Planeta dos Macacos: A Origem (Rise of the Planet of the Apes)

Animação certamente não era algo que corria em minhas veias para assistir o prelúdio de um dos maiores clássicos do cinema, confesso. E que bom que estava totalmente enganado achando que a ideia de fazer uma prequência com “Planeta dos Macacos: A Origem (Rise of the Planet of the Apes)” não era boa. Os efeitos especiais são impressionantes (os macacos não são reais!), a história é envolvente e consegue de uma maneira ótima reverenciar os filmes anteriores da “série” e abrir um belo caminho para uma nova saga.

A trama segue nos dias “atuais” onde acompanhamos um cientista (James Franco) responsável por experimentos genéticos em macacos (símios) numa pesquisa pela cura do mal de Alzheimer. Um dos chimpanzés cobaias começa a demonstrar sinais altamente avançados de inteligência. Os humanos não sabem ainda, mas isso é só o embrião de uma revolução devastadora pela luta da supremacia no planeta terra.

Cesar por Andy Serkis

Pra quem acha que efeito especial é só explosão, raios laser e guerras especiais, saber que os macacos (vou simplificar e chamar de macacos como o título nacional, vou sofrer por isso) são todos ‘construídos’ em computação gráfica talvez não impressione tanto em um primeiro momento, mas Porra, Man! é incrível. Mais impressionante somente os traços humanos que Andy Serkis (num processo similar ao que ele fez com Gollum/Smeagol em Senhor dos Anéis) entrega a Cesar (Caesar no original), sua personalidade e sentimentos explodem na tela trazendo um misto de fascínio e terror ao espectador.

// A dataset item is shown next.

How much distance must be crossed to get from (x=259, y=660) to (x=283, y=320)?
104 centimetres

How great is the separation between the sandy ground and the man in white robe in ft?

O núcleo humano não compromete, e quando digo isso é porque nenhum deles se sobressai no filme, nem mesmo James Franco (“Comer Rezar Amar”) ou Tom Felton (Harry Potter) que faz até um trabalho razoável em um papel coadjuvante. O mérito (ou culpa se preferir) disto é por conta do roteiro bem trabalhado, que em grande parte destaca toda a revolução dos primatas, em um primeiro momento com a ascensão de Cesar e depois com a revolução mesmo que segue em uma sequência de boas cenas de ação. E tudo isso faz você relevar coisas bobas como a manjada inclusão do par romântico com a lindinha da Freida Pinto (“Você vai Conhecer o Homem dos Seus Sonhos”), com direito a cena de beijinho de boa sorte e os demais clichês que acompanha o pacote.

As referências (pode ser visto também como reverências) aos filmes anteriores são muitas e estão lá para quem quiser enxergar, não vou entrar me detalhes até para não estragar a surpresa de quem ainda não assistiu. Não chega ser imprescindível que você tenha assistido os filmes anteriores (vale até aquele de Tim Burton que alguns torceram o nariz), mas eu percebi na sessão que eu fui que muitas pessoas não “assimilaram” as deixas apresentadas no final e, com isso, talvez tenham até desconhecido em parte o propósito de toda aquela jornada.

O filme não deixa de ter suas falhas, mas são mesmo poucas quando comparamos com todos os acertos. Um trabalho impressionante na parte visual, uma trilha sonora fantástica e uma performance incrível de Andy Serkys que entregou seus movimentos e feições a um verdadeiro líder de uma revolução que se inicia e que abre uma nova franquia nos cinemas.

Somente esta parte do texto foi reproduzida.